I thought the AP writing course in MCPS was excellent. There was a lot of self evaluation and good teacher feedback.


What AP course is that?

DP but probably AP Lang, or possibly AP Research.
Anonymous
No. His sibling is a lovely writer and went through the same school system. But it’s just not his thing. He has to learn to do better than he currently does, though.
Anonymous
Anonymous wrote:
Anonymous wrote:Mine are beautiful writers, both creative writing and analytical papers. Reading a lot helps I believe, as they both read independently before the 4th birthday and are avid readers outside of school. Their k-12 prep is partly the reason: research papers start in middle school, by high school they are writing 8-10pp with ease. We were amazed when advisors shared the google doc portfolios at the end of each semester. Peers help each other edit starting in middle too, which adds to learning. I was not a great writer compared to peers at my ivy and I do believe it was my rural WV public school system that fell off the mark. They are excelling in college, coming in more prepared than the average, though rest assured others catch up and learn writing college, it will work out


where did your kids go to HS?


A top private school in the DMV area, then to ivies.
Anonymous
I’m encouraged by the posts saying IB will get them there. My DS is a sophomore and definitely above average in writing (able to crank out A essays quickly), but I have a hard timing knowing how good a 15 year old should be at this point. I work with a lot of highly educated people who are awful writers and I don’t want my kids to grow up to be one! DS enjoys reading and plans to do the IB diploma next year, so I guess there’s hope for him.

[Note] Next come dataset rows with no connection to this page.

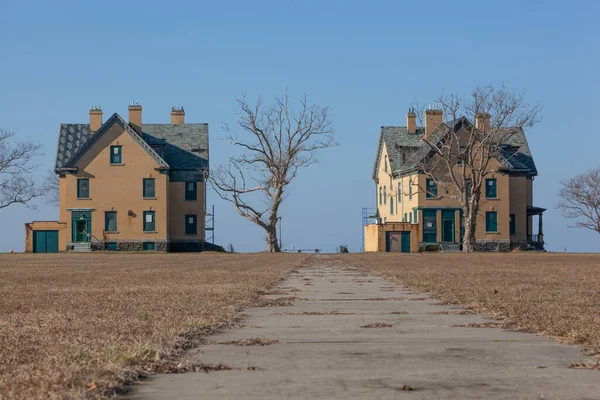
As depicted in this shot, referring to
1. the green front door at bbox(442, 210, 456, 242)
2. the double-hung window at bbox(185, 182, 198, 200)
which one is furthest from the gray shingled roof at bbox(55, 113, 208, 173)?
the green front door at bbox(442, 210, 456, 242)

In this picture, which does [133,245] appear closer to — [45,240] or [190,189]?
[190,189]

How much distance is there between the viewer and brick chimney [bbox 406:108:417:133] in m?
82.2

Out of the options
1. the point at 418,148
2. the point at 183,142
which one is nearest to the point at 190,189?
the point at 183,142

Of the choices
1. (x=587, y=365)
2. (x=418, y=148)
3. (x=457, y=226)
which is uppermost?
(x=418, y=148)

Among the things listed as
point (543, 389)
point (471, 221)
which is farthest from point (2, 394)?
point (471, 221)

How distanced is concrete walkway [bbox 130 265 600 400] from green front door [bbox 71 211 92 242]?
62154mm

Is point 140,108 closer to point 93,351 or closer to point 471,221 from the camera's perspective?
point 471,221

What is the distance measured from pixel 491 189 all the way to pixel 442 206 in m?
4.20

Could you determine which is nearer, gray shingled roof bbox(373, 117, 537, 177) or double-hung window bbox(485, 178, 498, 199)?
double-hung window bbox(485, 178, 498, 199)

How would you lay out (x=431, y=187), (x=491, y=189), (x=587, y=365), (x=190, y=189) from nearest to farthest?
(x=587, y=365)
(x=431, y=187)
(x=491, y=189)
(x=190, y=189)

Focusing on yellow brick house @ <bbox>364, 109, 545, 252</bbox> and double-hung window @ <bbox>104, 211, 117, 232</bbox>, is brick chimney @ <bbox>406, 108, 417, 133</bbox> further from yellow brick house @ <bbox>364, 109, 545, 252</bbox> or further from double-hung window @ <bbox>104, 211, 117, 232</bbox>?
double-hung window @ <bbox>104, 211, 117, 232</bbox>

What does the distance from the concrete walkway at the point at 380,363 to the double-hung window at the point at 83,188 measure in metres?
62.5

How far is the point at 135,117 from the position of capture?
245 ft

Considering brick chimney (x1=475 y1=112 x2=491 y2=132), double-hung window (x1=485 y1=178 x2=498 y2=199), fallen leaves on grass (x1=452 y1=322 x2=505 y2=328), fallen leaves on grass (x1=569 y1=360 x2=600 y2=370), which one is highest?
brick chimney (x1=475 y1=112 x2=491 y2=132)
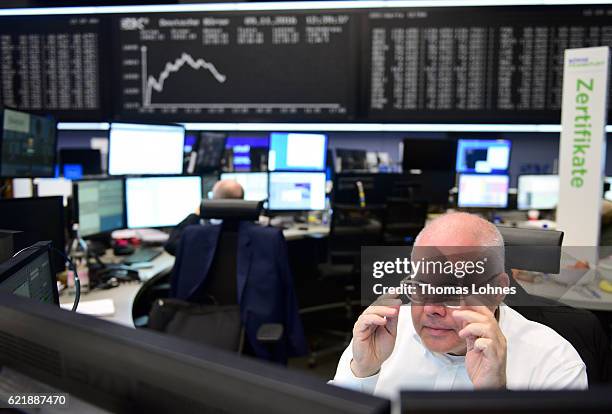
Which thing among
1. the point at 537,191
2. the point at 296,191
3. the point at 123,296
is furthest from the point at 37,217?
the point at 537,191

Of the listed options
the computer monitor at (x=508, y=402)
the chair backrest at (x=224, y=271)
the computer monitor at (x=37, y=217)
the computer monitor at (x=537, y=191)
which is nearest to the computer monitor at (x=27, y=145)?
the computer monitor at (x=37, y=217)

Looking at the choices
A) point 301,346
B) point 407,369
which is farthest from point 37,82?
point 407,369

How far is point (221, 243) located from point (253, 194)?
5.75ft

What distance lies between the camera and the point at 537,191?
15.9 feet

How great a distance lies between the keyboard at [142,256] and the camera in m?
2.84

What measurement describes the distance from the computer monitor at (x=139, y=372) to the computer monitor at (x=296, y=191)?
11.7 ft

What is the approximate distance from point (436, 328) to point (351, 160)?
13.5 ft

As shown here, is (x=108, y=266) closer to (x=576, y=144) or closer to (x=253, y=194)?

My younger DC is a smart kid but not much of a reader. I worry about his writing and don’t know that his public school education will get him to where I’d like him to get. I’ve thought about enrolling them both in some kind of writing course but don’t know where to start.
Anonymous
No, and both DH and I have written for a living. Her writing has a strong voice and some good turns of phrase, but the technical aspects are weak.
Anonymous
I have one terrific writer, and one who struggles. My good writer was an avid reader, went to a private elementary school and got excellent instruction in grammar, vocabulary, and sentence construction. It made the difference.
Anonymous
Variety in reading is key! It helps them understand flow, voice, and style.
Anonymous
Anonymous wrote:Variety in reading is key! It helps them understand flow, voice, and style.


Many schools use this kind of advice to avoid having to try to teach students how to write.

Certainly, reading is helpful. But students who want to learn to write well also need to write a lot, get detailed feedback on at least some of their writing, revise their writing based on the feedback, and simplify their writing by condensing what they’ve written.
Anonymous
Read books offline.
Take notes on paper not digital paper with a stylus, but pencil/pen and paper.

Print out drafts and edit by hand as part of the process. Your eyes can see parts and whole at the same time. You focus on what’s on the page and slow your thinking down. Reading work aloud helps too.

Encourage reading stamina to help with attention to detail and an appreciation for aesthetic.